Posts from — June 2008
Golden Stone Fly
Unless its an obvious hatch, or just a lot of obvious bugs cruising around I usually just have a seat and retie a fly or tippet and almost always the bugs reveal themselves. I will find them climbing on my legs, or just flying down low where I wasn’t noticing them, or I see them back lit against a dark background that I couldn’t see while standing. They appear in lots of different ways but they seem to pop out of the woodwork if you get into their zone and try some different viewpoints.

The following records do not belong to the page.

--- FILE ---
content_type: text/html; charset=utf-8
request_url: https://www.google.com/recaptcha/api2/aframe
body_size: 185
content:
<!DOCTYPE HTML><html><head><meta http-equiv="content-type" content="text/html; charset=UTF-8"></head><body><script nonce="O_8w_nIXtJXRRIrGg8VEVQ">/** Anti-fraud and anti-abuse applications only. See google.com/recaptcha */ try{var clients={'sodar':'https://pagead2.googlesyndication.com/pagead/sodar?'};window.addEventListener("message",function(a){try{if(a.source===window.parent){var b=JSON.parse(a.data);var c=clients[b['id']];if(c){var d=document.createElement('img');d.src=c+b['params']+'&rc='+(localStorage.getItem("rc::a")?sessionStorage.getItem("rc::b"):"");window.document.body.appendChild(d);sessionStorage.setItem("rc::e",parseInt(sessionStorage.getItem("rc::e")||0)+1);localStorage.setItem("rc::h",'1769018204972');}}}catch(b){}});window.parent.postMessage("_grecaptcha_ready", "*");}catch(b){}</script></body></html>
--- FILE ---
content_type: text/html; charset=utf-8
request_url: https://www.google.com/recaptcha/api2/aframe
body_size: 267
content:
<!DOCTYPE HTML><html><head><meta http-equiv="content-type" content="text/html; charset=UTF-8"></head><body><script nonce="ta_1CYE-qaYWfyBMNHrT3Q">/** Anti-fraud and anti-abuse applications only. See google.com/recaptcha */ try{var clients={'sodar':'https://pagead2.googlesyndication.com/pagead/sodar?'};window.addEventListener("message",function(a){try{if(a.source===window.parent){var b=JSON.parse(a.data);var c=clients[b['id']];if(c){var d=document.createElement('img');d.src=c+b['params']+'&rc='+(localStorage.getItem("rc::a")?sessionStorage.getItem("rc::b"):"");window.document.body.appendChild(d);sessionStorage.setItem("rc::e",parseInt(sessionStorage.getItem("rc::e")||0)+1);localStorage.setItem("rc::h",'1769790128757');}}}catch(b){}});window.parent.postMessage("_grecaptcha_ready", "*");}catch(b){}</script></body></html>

Even big insects like this Golden Stone often go unnoticed unless you look hard for them. They aren’t always flying. This Stone fly was about as interested in flying as I was and I would not have noticed him if I had not stopped and he happened to find his way onto my leg.
June 26, 2008 No Comments
Fishing the small drainages and lakes
With flows in most rivers still pretty high it never hurts to look into the smaller drainages that clear out fast and start slowing down long before the bigger rivers. This Rainbow, at 17 inches, came out of one of Montana’s smaller drainages this last weekend. The fish fell for a #8 BH Gold Hares Ear I was dredging a deep hole with. Bugs were moving, most notable were big Golden Stones.
June 26, 2008 No Comments
George Carlin checks out
One of the best stand ups and commentators on life as we know it, thanks for the fun George.
June 23, 2008 No Comments
Montana Governor puts moratorium on Front range gas leases
Governor Brian Schweitzer has put a six-month moratorium on energy leases on state lands along the Rocky Mountain Front. Hats off to the Governor for listening to the people and allowing time to find an alternative to wasting our public lands for the benefit of a few energy companies.
Ben Lamb from the Montana Wildlife Federation writes, “Developing some 800 acres will do nothing to reduce the price of oil, because it’s natural gas, not oil, that may or may not be located near the Front. Anyone who says different is pandering to the fears of a stressed population, and is making hay when the rest of Montana suffers for the benefit of an industry that is already running roughshod over the American public”.